Publicado em 29 de agosto de 2009,  por Perce Polegatto

De Richard Dawkins, traduzido por Perce Polegatto.

BrightUma vez eu li uma história de ficção científica na qual astronautas, viajando para uma estrela distante, estavam ficando cada vez mais com saudades de casa: “Só de imaginar que é primavera na Terra!” Você pode não perceber imediatamente o que está errado nisso, de tão arraigado que é o nosso inconsciente chauvinista do hemisfério norte. “Inconsciente” é exatamente o termo. É aí que entra o estímulo à consciência.

Suspeito que seja por uma razão mais profunda do que a simples diversão perspicaz que, na Austrália e na Nova Zelândia, você pode comprar mapas do mundo com o polo sul no topo. Isso não seria uma coisa excelente para pendurarmos nas paredes das nossas salas de aula?

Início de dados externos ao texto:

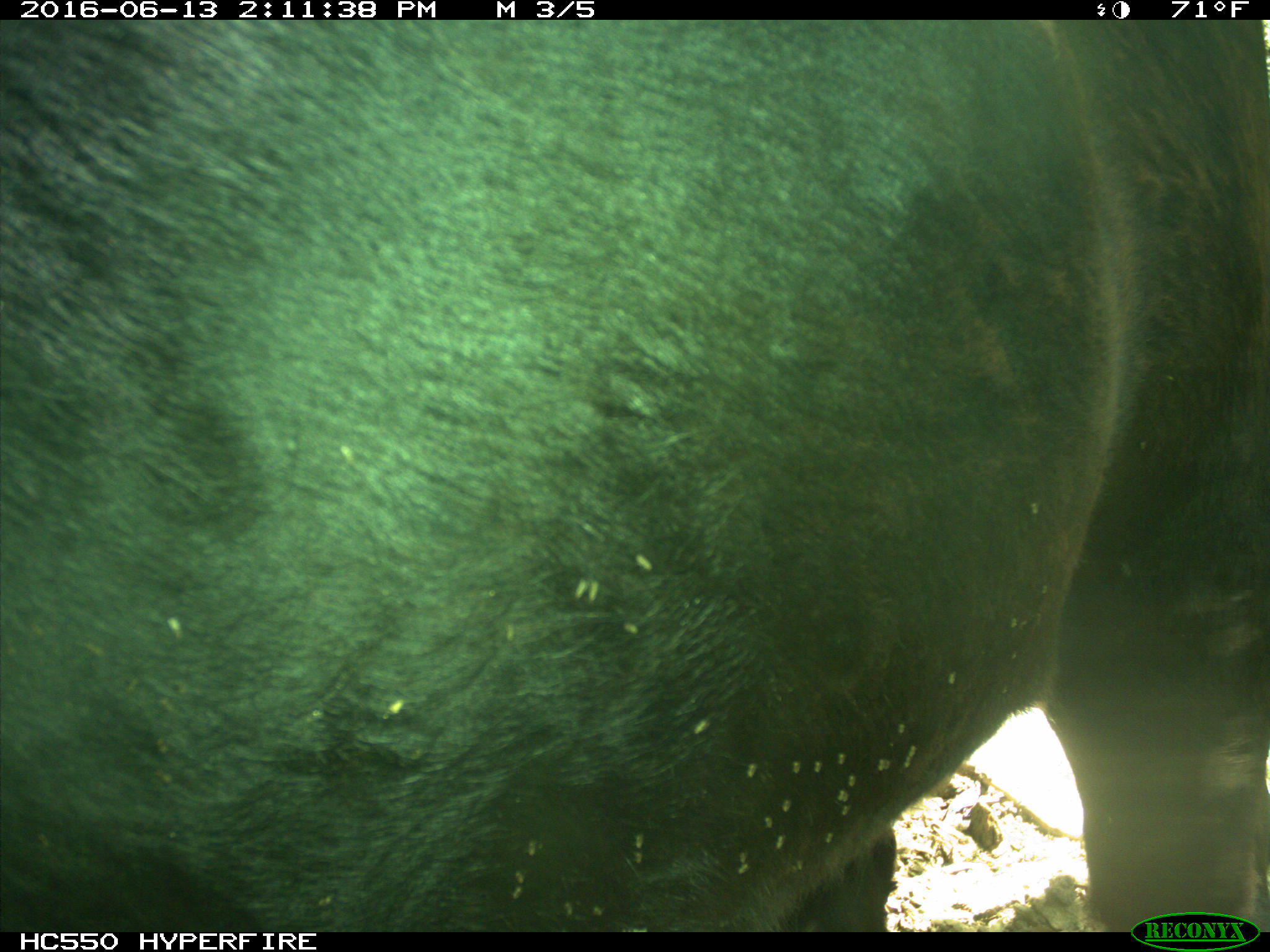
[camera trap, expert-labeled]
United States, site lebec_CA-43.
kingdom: Animalia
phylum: Chordata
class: Mammalia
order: Artiodactyla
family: Bovidae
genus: Bos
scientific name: Bos taurus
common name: domestic cow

Que esplêndido estímulo à consciência. Dia após dia, as crianças seriam lembradas de que o norte não possui monopólio do lado de cima. O mapa as intrigaria tanto quanto estimularia a conscientização. Elas iriam para casa e contariam isso a seus pais.

As feministas nos ensinaram sobre o estímulo à consciência. Eu costumava rir do “ele ou ela” e do “anfitrião”, e ainda os evito em terrenos estéticos. Mas reconheço o poder e a importância do estímulo à consciência. Reflito agora sobre o “um homem, um voto”. A minha consciência foi estimulada. A sua provavelmente também foi, e isso importa.